Roma Olimpiyatları sırasında emekliliği geldi. Ona dediler ki: “Albayım

siz bir dilekçe verin, paşa olarak devam edin “Babam da, “Ben dilekçe

paşası olmam” diyerek paşa olmayı kabul etmedi ve albay rütbesiyle

emekli oldu. Babam emekli olana kadar hep askerler koşuyordu. Ondan

sonra sivil biniciliğin de öncüsü oldu. Emekliliği, sivillerin yarışmasına da yol

açtı. Babam, Türk biniciliğinin yapı taşıdır. 1983’de 76 yaşında vefat etti,

hep ata bindi. Sipahi Ocağı’nda milli biniciler yetiştirdi. Ölene kadar antrenörlük

yaptı. Beni de babam yetiştirdi. 1965’te yılın sporcusu seçildim. 900

kupa aldım.

Babanız Atatürk ile nasıl tanışmış?

İlk defa üsteğmenken tanışmış. O zaman 24 yaşındaymış. Atatürk çok

zeki biri, ileri görüşlü. Halk bazen üstüne doğru gelirmiş, O, bakışlarıyla durdururmuş

üstüne gelenleri. Her zaman Atatürk, “Beni korumayın” dermiş

korumalarına. Sporu hep desteklermiş. Babamı çok teşvik etmiş. Sipahi

Ocağı Kulübü’nü kurmuş. Atatürk’le beraber ata binerlermiş. Babamı hep,

“Çok iyi biniyorsun ata” diye övermiş. “Sen binici ol, Türkiye’yi en iyi şekilde

temsil edeceksin” dermiş. Zaten kendi de çok iyi ata binermiş. Ölümüne

kadar hep görüşmüşler. İsmet İnönü ile de İstanbul Harbiye’de ata binerlermiş.

Öncü soyadı nasıl alınmış?

Babama ‘Öncü’ soyadını Atatürk vermiş. Sen hep önde olacaksın sen öncü ol demiş. Babam havacı olmak istermiş babama sen süvari ol demiş ve Atatürk’ün isteğiyle süvari olmuş. Müsabakalara katıl ve Türkiye’yi temsil et demiş. Babamda milli takımda kalmış.

Birçok kupa kazandırmış.

Biniciliğin o yıllarda önemi nasıl?

Binicilik ata sporumuz. Tıpkı güreş gibi.
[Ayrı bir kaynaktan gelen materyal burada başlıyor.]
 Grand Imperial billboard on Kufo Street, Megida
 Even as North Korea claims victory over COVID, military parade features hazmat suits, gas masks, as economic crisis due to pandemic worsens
Dünyaya biniciliği biz öğrettik, ne

yazık ki şimdi başkalarından öğrenmeye çalışıyoruz. Süvari okulları ve alayları

kapandıktan sonra Türkiye’de bu iş gerilemeye başladı. Federasyonun

yanlışları çok. Atlar artık çok güzel, yani malzeme çok iyi. Ama yürekli binicimiz

yok. Türkiye’de bir ara binicilik çok iyiydi, gazeteler biniciliğe büyük

yer ayırırdı. Artık ne başarı var ki? Biniciliğe aday sporcu bile yok artık

Biz 1975-80’lere kadar Türkiye’deki atları terbiye edip, bir yerlere geldik

Avrupa’da, şampiyonluklar kazandık. Artık atlar Avrupa’dan geliyor, malzemeler

çok iyi, ama bunların üstünde binici yok. Türk halkı süvariliği de çok

iyi bilirdi, şimdi at yarışını bildiği gibi. Biz Dolmabahçe Stadı’nı doldururduk,

müsabakalar yapılırdı. Halk akın ederdi.

At sporunu tavsiye edermisiniz?

At sporu en iyi spordur, At binenler bunu bilir, binicilikte vücudun heryeri çalışır. At seninle aynı kalp atışında hareket eder, çok duygusal hayvanlardır. Herkese tavsiye ediyorum.